Mimosa
«Buongiorno a tutti, sono tornato!»
Archibald riteneva di essere l’unico spiraglio di luce a casa di Berenilde, anche se da quando la signora Roseline era lì l’atmosfera si era fatta più vivibile. Almeno così pareva, era appena entrato dalla porta d’ingresso ed era nuvoloso, un bel cambiamento dalla volta precedente, particolarmente piovosa.
La prima fonte delle sue attenzioni fu Vittoria; sebbene ancora non parlasse, Archibald le leggeva nello sguardo che era felice di vederlo. La prese in braccio e fece una giravolta, andando quasi a sbattere contro il tavolo del salotto. Andarono poi insieme in biblioteca da Berenilde, che lanciò uno sguardo esasperato all’uomo.
«Non hai il permesso di prendere in braccio Vittoria, Archi, lo sai bene.»
«Solo perché l’ho portata a fare un giretto ad Anima non vuol dire che io sia privo di fiducia, cara Berenilde! Si è divertita.»
Berenilde alzò gli occhi al cielo.
«Lei la sta esaurendo, Archibald!» esclamò la voce di Roseline da qualche parte nella biblioteca. Probabilmente stava aggiustando i libri più vecchi.
«Si figuri, Berenilde mi ama! Subito dopo il nostro signore e Vittoria ci sono io!»
La signora Roseline apparve da dietro l’ultimo scaffale e dichiarò: «Prima di te ci sono io, brutto idiota!»
«Eccola, anche lei mi è mancata!»
Archibald la abbracciò con il braccio libero e le stampò un bacio sulla guancia. Era il suo modo di salutarla, e poco importava che lei non lo sopportasse. Archibald l’aveva chiamata “tecnica anti-Dio": se mai Dio si facesse passare per lui, Roseline lo avrebbe riconosciuto da quel saluto.
Come sempre la donna gli sbraitò contro, anche se gli risparmiò una sberla indignata. Forse era per la presenza di Vittoria tra le sue braccia.
«Mi fermo per poco, cara mia Berenilde. Se non ti offendi, volevo restare un momento solo con la signora Roseline.»
La donna li raggiunse e prese dalle braccia dell’uomo Vittoria, poi fece retrofront e uscì dalla biblioteca, chiudendosi la porta alle spalle.
«Signora, questi sono per lei.» disse Archibald con un sorriso, tirando fuori da una tasca della giacca un piccolo ramoscello pieno di fiori gialli.
«Cos’è?»
«Mimosa. Una pianta comune a Babel, dov’è ora la sua amata Ofelia. È nota per essere la pianta dell’amore.»

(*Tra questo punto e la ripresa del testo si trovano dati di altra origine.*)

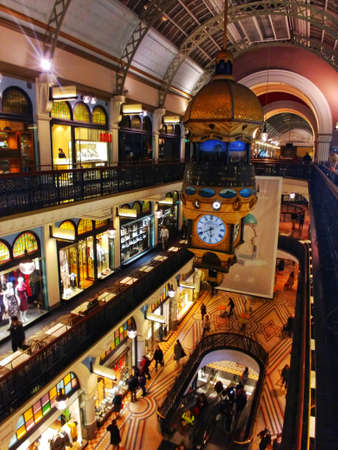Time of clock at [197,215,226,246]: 5:40
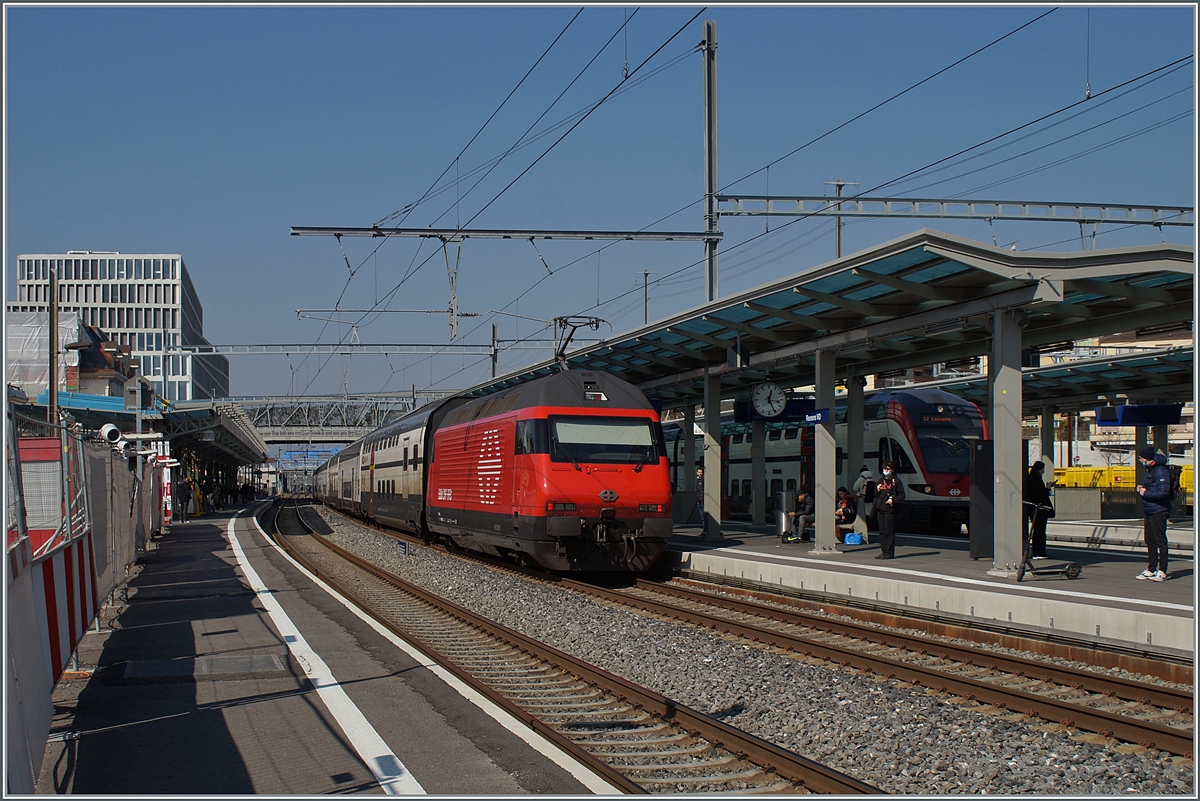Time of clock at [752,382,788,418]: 12:25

Lo aveva detto con leggerezza, non sarebbe riuscito a dirlo in modo più serio di quello. Roseline però capì e arrossì violentemente, facendo correre lo sguardo dai fiori ad Archibald di continuo.
Infine li prese e, per la prima volta, gli rivolse un lieve sorriso. Non il sorriso smagliante dietro al quale Archibald nascondeva un cuore galoppante, ma nemmeno il suo solito cipiglio irritato.

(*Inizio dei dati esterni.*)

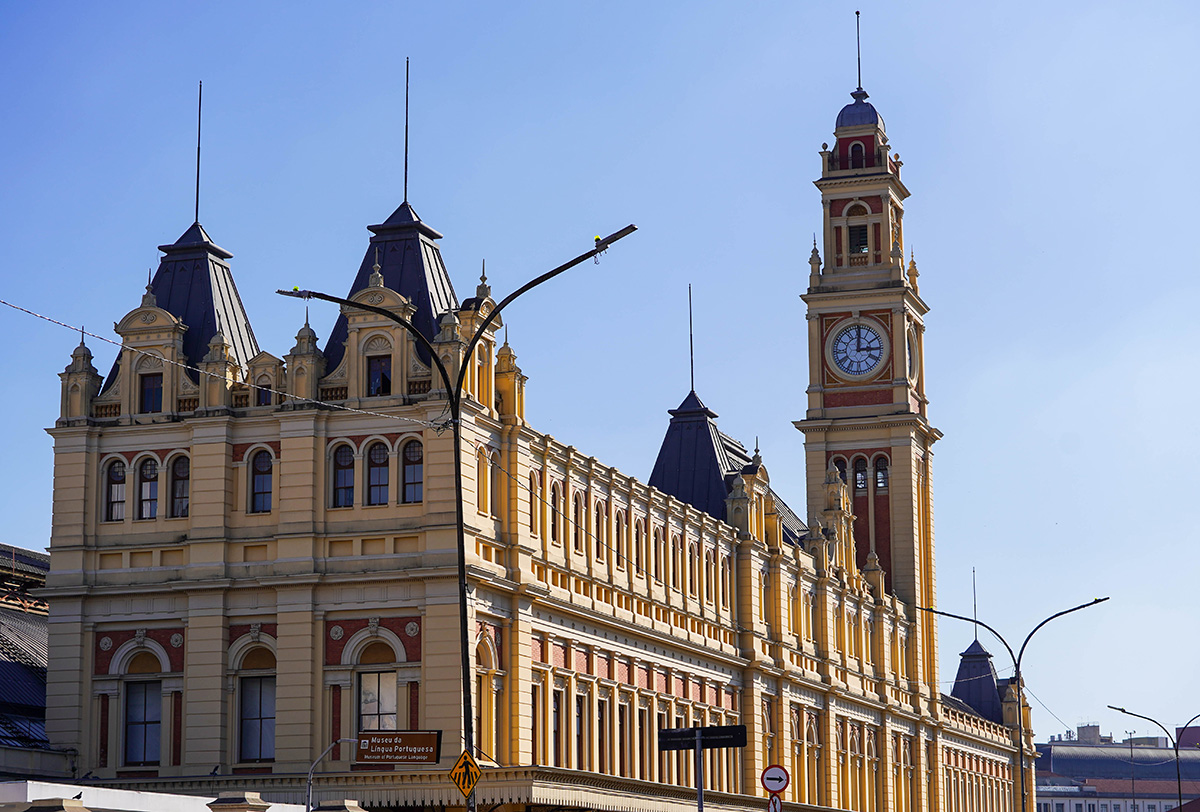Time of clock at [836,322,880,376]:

«Sono belle, Archibald. Grazie.»
Era anche la prima volta che gli dava del tu.
«Di nulla, mia cara.» disse con un inchino. L’avrebbe baciata, ma lei odiava i baci. Dubitava anche che sarebbero potuti servire, per loro.
Poi la donna spezzò il rametto in due e gliene diede indietro una delle due metà. La sorpresa di Archibald fu tale che quasi non accettò il dono.
«Roseline...»
«Non dire nulla.»
Quando ripartì da quella casa, Archibald si sentì l’uomo più felice di tutte le arche.